A product manufacturer like a semiconductor company has usually contracts with customers to supply them with a certain quantity of a product by some upfront-agreed lead time and some flexibility in the rolling horizon updated planning. Often, customers request to have a product delivered earlier than the standard time, and could be willing to pay a higher price to make that happen. This is a well-known Revenue Management (RM) situation in the service industry, which in other industries such as process industry is just coming up. This paper focuses on lead time based pricing in the context of RM in the semiconductor industry.

In general, based on the manufacturer’s information about the system load and inventory availability, lead time based pricing (LTBP) can help the manufacturer to balance capacity utilization rate while increasing the revenue by fulfilling customer orders earlier. This is specifically important for the semiconductor industry as it is characterized by long production lead times, high demand volatility and short delivery lead time requests. Earlier supply dates are valuable for customers due to the potential of lower inventory costs or for responding poor demand forecasts. Furthermore, their customers (the customer of the semiconductor industry e.g. Tier 1 in the automotive industry) tend to sign “Just in Time” agreements with their customers (e.g. OEMs in the automotive industry), leading to a penalization of Tier 1 for delivering products later than agreed and a non-legal but existing pressure on the semiconductor industry to deliver earlier than the contractually agreed lead time. As a result, the semiconductor industry current state is that the manufacturers provide flexibility beyond the contractual agreed date without any price adder.
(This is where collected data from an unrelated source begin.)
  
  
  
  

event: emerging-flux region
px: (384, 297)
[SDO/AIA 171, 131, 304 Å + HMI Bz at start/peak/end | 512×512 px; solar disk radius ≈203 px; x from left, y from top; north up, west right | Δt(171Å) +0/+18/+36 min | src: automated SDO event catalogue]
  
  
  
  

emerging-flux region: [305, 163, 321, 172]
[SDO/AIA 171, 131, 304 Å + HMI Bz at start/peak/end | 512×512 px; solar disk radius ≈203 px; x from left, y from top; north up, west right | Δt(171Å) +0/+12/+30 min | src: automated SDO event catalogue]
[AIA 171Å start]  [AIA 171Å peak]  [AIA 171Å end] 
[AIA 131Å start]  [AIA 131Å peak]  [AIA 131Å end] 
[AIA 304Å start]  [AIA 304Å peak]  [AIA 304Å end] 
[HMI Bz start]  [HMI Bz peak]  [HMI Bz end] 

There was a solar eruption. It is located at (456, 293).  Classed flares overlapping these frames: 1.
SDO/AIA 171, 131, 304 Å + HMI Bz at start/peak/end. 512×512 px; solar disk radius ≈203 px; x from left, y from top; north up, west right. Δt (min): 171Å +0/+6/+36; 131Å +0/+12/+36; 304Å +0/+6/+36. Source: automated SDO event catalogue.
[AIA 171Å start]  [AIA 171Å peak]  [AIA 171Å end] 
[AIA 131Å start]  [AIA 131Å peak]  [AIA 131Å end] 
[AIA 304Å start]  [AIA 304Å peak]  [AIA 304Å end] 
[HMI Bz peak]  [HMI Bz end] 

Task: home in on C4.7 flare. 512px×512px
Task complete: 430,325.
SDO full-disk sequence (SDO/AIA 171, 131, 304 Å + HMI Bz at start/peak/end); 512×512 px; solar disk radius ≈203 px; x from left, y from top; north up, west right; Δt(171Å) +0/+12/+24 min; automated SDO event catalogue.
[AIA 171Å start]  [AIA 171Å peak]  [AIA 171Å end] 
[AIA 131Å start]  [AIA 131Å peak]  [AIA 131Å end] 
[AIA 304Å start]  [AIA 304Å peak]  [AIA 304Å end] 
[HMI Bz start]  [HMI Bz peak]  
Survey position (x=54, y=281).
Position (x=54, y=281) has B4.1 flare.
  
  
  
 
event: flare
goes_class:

In this work, we model the main production stage with typically long cycle times, the semi-finished good inventory as well as the final assembly processes with shorter but non-negligible cycle times. We divide customers in to two types: Price sensitive (PS) and lead time sensitive (LS), and apply the strategy that fits to their primary interests (MTO and ATO respectively). In such a system, we analyze the problem of order selection via price and lead time quotes. In this regard, we model and evaluate two decision-making strategies. The sequential decision-making approach considers lead time quotation, considering production capabilities, followed by price quotation of marketing under the given lead time quote. The second strategy makes these decisions jointly, in other words, the firm optimizes order lead time and price decisions at the same time.